__The input__:
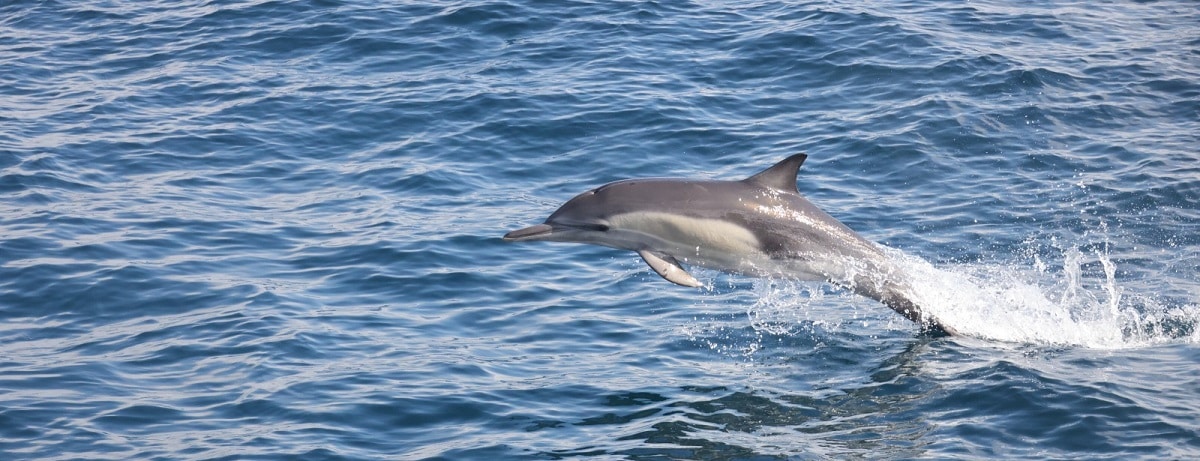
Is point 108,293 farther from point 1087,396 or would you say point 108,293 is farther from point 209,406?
point 1087,396

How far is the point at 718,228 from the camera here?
10602 millimetres

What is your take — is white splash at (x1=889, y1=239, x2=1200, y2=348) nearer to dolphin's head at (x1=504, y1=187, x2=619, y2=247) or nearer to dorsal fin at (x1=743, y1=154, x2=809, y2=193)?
dorsal fin at (x1=743, y1=154, x2=809, y2=193)

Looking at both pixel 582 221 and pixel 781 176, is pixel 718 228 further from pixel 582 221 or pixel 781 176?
pixel 582 221

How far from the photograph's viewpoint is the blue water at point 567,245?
10.2m

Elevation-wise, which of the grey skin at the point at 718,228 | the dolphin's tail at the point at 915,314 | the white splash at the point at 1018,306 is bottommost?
the white splash at the point at 1018,306

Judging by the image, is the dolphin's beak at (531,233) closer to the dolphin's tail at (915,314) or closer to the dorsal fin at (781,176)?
the dorsal fin at (781,176)

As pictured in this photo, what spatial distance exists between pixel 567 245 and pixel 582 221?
428cm

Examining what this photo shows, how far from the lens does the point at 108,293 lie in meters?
13.1

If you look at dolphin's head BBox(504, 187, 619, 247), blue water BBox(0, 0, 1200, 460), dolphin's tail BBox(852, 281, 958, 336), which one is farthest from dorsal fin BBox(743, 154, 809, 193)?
blue water BBox(0, 0, 1200, 460)

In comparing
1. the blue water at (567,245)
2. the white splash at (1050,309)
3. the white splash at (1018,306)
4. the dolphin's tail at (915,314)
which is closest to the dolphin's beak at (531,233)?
the blue water at (567,245)

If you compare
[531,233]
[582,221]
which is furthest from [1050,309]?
[531,233]

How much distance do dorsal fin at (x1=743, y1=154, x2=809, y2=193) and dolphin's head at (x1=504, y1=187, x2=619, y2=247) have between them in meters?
1.17

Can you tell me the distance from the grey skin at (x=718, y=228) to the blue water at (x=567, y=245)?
0.91 metres

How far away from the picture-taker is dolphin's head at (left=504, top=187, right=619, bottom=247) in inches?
415
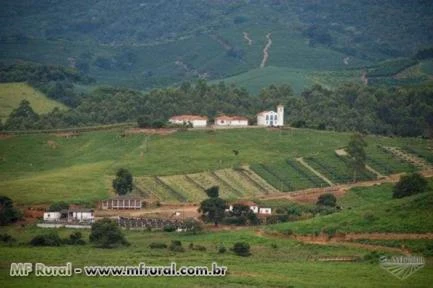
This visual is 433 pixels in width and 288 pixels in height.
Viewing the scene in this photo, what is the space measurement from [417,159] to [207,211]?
111 ft

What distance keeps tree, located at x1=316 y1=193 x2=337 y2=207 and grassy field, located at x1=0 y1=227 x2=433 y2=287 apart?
1461 cm

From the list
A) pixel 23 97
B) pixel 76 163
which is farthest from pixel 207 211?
pixel 23 97

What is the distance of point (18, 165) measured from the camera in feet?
374

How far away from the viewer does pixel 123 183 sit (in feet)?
330

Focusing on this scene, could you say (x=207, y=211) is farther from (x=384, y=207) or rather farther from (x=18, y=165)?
(x=18, y=165)

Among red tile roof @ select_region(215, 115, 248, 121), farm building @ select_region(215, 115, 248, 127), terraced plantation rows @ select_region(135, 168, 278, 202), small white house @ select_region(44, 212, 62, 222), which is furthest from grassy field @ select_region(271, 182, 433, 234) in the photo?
red tile roof @ select_region(215, 115, 248, 121)

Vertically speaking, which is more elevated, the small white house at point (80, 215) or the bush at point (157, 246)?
the small white house at point (80, 215)

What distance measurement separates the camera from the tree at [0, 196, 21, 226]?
89438mm

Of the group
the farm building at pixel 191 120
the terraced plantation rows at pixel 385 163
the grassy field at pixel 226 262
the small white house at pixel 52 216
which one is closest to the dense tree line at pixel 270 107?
the farm building at pixel 191 120

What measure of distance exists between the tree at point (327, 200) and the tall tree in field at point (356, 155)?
11371mm

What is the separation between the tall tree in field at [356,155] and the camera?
368 ft

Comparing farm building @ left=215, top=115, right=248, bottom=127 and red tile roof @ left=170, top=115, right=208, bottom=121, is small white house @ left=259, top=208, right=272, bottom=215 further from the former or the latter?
red tile roof @ left=170, top=115, right=208, bottom=121

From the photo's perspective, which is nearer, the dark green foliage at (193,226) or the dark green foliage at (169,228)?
the dark green foliage at (193,226)

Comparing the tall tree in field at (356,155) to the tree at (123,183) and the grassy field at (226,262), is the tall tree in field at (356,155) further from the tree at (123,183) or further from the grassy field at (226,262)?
the grassy field at (226,262)
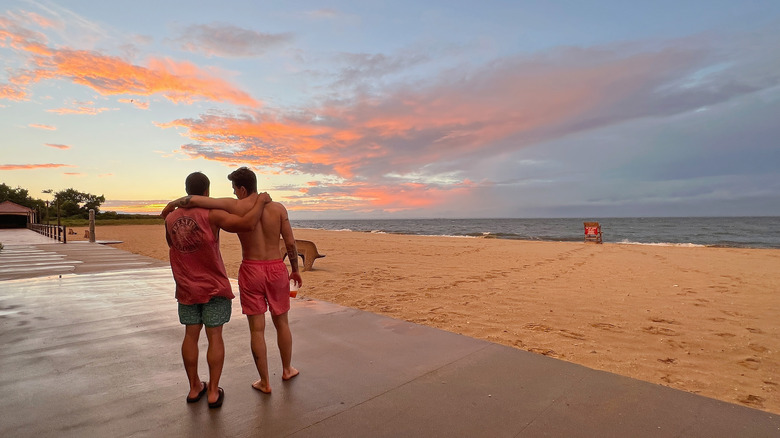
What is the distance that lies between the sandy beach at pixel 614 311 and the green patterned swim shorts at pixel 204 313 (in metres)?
3.15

__Stated task__: Rewrite all the records above, swapping every "dolphin's tail" for "dolphin's fluke" and leaving everything else unchanged, and leave the pictures out of your answer.

__Response to the exercise__:
Is point 108,293 farther from point 1087,396 or would you say point 108,293 is farther from point 209,406?
point 1087,396

How far is the point at 718,228 from the camera here?
10602 millimetres

What is your take — is white splash at (x1=889, y1=239, x2=1200, y2=348) nearer to dolphin's head at (x1=504, y1=187, x2=619, y2=247) or nearer to dorsal fin at (x1=743, y1=154, x2=809, y2=193)?
dorsal fin at (x1=743, y1=154, x2=809, y2=193)

Looking at both pixel 582 221 and pixel 781 176, is pixel 718 228 further from pixel 582 221 or pixel 781 176?
pixel 582 221

How far from the photograph's viewpoint is the blue water at point 567,245?
10.2m

Elevation-wise, which of the grey skin at the point at 718,228 | the dolphin's fluke at the point at 915,314 | the white splash at the point at 1018,306 is bottommost?
the white splash at the point at 1018,306

Judging by the image, is the dolphin's beak at (531,233) closer to the dolphin's fluke at (915,314) or closer to the dorsal fin at (781,176)?
the dorsal fin at (781,176)

As pictured in this photo, what spatial distance exists between pixel 567 245 and pixel 582 221?
428cm

Examining what this photo shows, how far from the lens does the point at 108,293 lie in meters?
13.1

If you look at dolphin's head BBox(504, 187, 619, 247), blue water BBox(0, 0, 1200, 460), dolphin's fluke BBox(852, 281, 958, 336), which one is farthest from dorsal fin BBox(743, 154, 809, 193)?
blue water BBox(0, 0, 1200, 460)

In comparing
1. the blue water at (567,245)
2. the white splash at (1050,309)
3. the white splash at (1018,306)
4. the dolphin's fluke at (915,314)
which is closest to the dolphin's beak at (531,233)?
the blue water at (567,245)

If you compare
[531,233]
[582,221]
which is furthest from [1050,309]?
[531,233]

How much distance do dorsal fin at (x1=743, y1=154, x2=809, y2=193) and dolphin's head at (x1=504, y1=187, x2=619, y2=247) have between them in meters?
1.17

Can you tell me the distance from the grey skin at (x=718, y=228) to the blue water at (x=567, y=245)?
0.91 metres

How far away from the picture-taker is dolphin's head at (left=504, top=187, right=619, bottom=247) in inches?
415
This visual is 433 pixels in width and 288 pixels in height.
Viewing the scene in this photo, what is the space measurement from [417,159] to [207,211]?
111 ft

What distance keeps tree, located at x1=316 y1=193 x2=337 y2=207 and grassy field, located at x1=0 y1=227 x2=433 y2=287 apart?
1461 cm

From the list
A) pixel 23 97
B) pixel 76 163
which is farthest from pixel 207 211?
pixel 23 97

What is the distance of point (18, 165) measured from the camera in feet?
374

How far away from the viewer does pixel 123 183 sit (in feet)?
330

Focusing on this scene, could you say (x=207, y=211) is farther from (x=384, y=207) or rather farther from (x=18, y=165)?
(x=18, y=165)

Among red tile roof @ select_region(215, 115, 248, 121), farm building @ select_region(215, 115, 248, 127), terraced plantation rows @ select_region(135, 168, 278, 202), small white house @ select_region(44, 212, 62, 222), which is furthest from grassy field @ select_region(271, 182, 433, 234) in the photo?
red tile roof @ select_region(215, 115, 248, 121)

Vertically speaking, which is more elevated, the small white house at point (80, 215) or the bush at point (157, 246)?
the small white house at point (80, 215)

What distance measurement separates the camera from the tree at [0, 196, 21, 226]?
89438mm

Of the group
the farm building at pixel 191 120
the terraced plantation rows at pixel 385 163
the grassy field at pixel 226 262
the small white house at pixel 52 216
which one is closest to the dense tree line at pixel 270 107?
the farm building at pixel 191 120

What measure of distance exists between the tree at point (327, 200) and the tall tree in field at point (356, 155)?
11371mm

What is the separation between the tall tree in field at [356,155] and the camera?
368 ft

Comparing farm building @ left=215, top=115, right=248, bottom=127 and red tile roof @ left=170, top=115, right=208, bottom=121, is small white house @ left=259, top=208, right=272, bottom=215 further from the former or the latter?
red tile roof @ left=170, top=115, right=208, bottom=121

From the photo's perspective, which is nearer, the dark green foliage at (193,226) or the dark green foliage at (169,228)?
the dark green foliage at (193,226)

Comparing the tall tree in field at (356,155) to the tree at (123,183) and the grassy field at (226,262), is the tall tree in field at (356,155) further from the tree at (123,183) or further from the grassy field at (226,262)?
the grassy field at (226,262)
What is the distance that lies between the sandy beach at pixel 614 311 and the green patterned swim shorts at pixel 204 313 (in metres)?
3.15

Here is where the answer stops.